> _Passage given_
"""

# The Trinity in Aristotelian terms



## Claudiu (Jun 27, 2012)

I recently read the essay "On "Not Three Gods' - Again: Can a Primary-Secondary substance reading of ousia and hypostasis avoid tritheism?"

Throughout the essay, the author, Nathan Jacobs, defines the Trinity in terms of Aristotelian language (using primary and secondary substances). In this way, he says that the Godhead can be understood as a secondary substance, while the persons in the Trinity as primary substance ("this line of analogy for the Godhead exists throughout the Cappadocian fathers: the substance (_ousia_) in the Godhead is akin to secondary substance, which constitutes the common nature of the three particulars (_hypostases_), Father, Son, and Holy Spirit." p. 335). Moreover, he cites historical examples from the Cappadocian Fathers using this terminology in describing the Trinity.

I am aware that in the East, the Fathers were more at ease in starting with the Three-ness of God (as opposed to the West starting with the One-ness), but is this way of describing the Trinity problematic? The author counters the Tritheism charge by appealing to the _perichoresis_ of God since God is not in space as we are, but is rather a spirit.


----------



## Claudiu (Jul 2, 2012)




----------



## Contra_Mundum (Jul 3, 2012)

Not too many bites, Claudiu.

I think the topic is a bit abstruse for those without a strong philosophical bent.

For all our efforts to speak of God according to both the extent and limitation of revelation, we do what we can with the vocabulary we have. I think the biggest mistake would be to assert that some philosopher or another, particularly a pre-Christian pagan, had derived the ideal expressions by which the mind contemplates God, albeit informed by the Hebrew material of divinity.

It would be nearly as mistaken to conceive the concept of Trinity as a kind of rational conclusion of just such a fortuitous combination of preexisting thought-forms and religious developments. But this should not sound like I'm dismissive of the above author's efforts. I'm not qualified to judge them, and your description sounds like one philosopher's attempt at a defense of truth, by means of ancient (not necessarily outmoded) categories.

There is bound to be (in my view) a tendency in nearly everyone's thinking to fall off to the right or left, to unitarianism or tritheism; the reason being, Trinity is a point of exquisite balance in Christian theology. The important things are: to make one's statements of understanding and reconciliation, answer the charges/threats of known heresy as best one can; and close by affirming the cardinal tenets, both affirmations and denials, of orthodoxy, in spite of the weakness of his efforts to lend his defense to them.

In the end, I recommend emailing someone like a Systematic or Historical Theology seminary prof or well-regarded Reformed author for his thoughts. Try Robert Letham (just a suggestion).

"""

> _Data_
"""

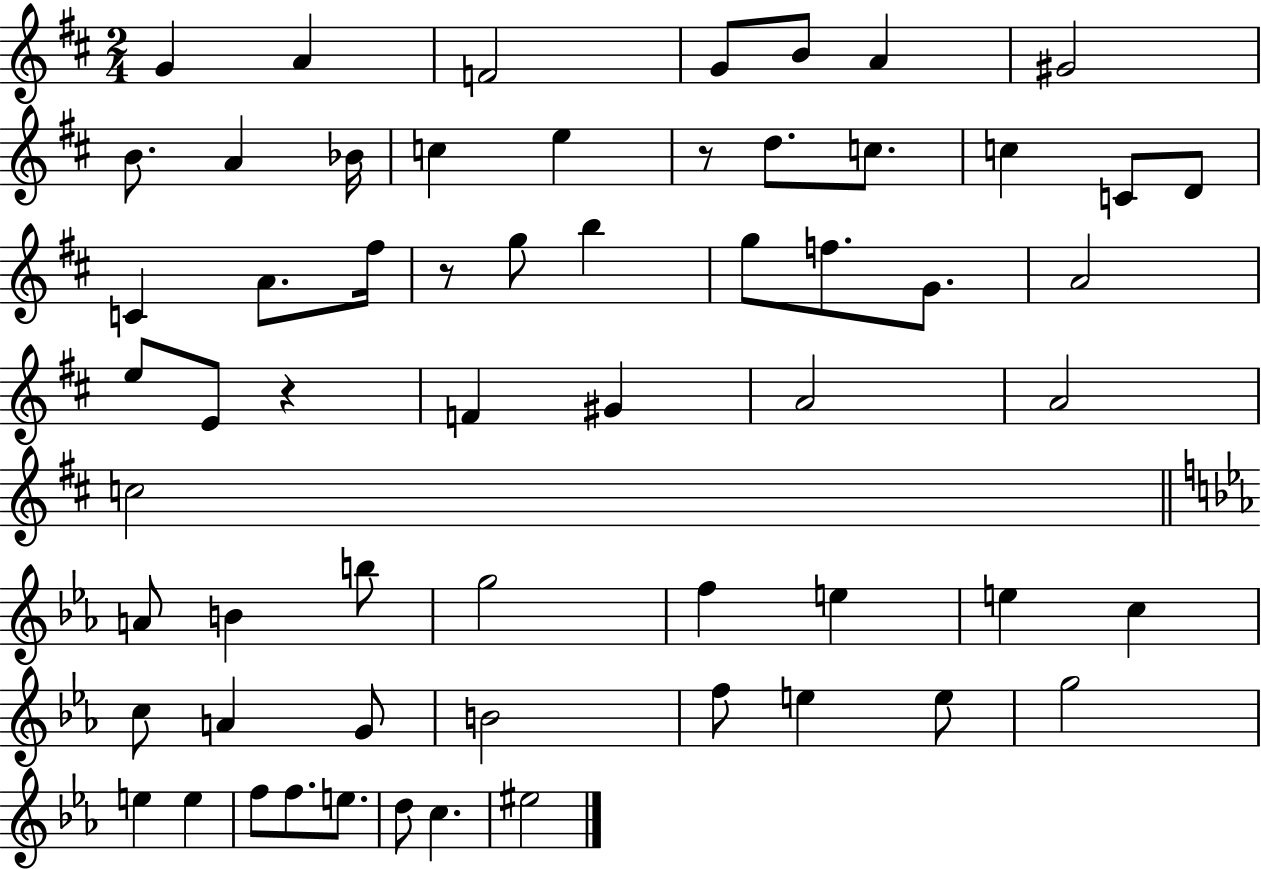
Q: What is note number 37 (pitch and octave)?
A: G5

"""

In the thread on the Trinity, reproduce the text between "## Contra_Mundum (Jul" and "material of divinity.", inclusive, swapping "vocabulary" for "terminology".

> _Result of the task_
## Contra_Mundum (Jul 3, 2012)

Not too many bites, Claudiu.

I think the topic is a bit abstruse for those without a strong philosophical bent.

For all our efforts to speak of God according to both the extent and limitation of revelation, we do what we can with the terminology we have. I think the biggest mistake would be to assert that some philosopher or another, particularly a pre-Christian pagan, had derived the ideal expressions by which the mind contemplates God, albeit informed by the Hebrew material of divinity.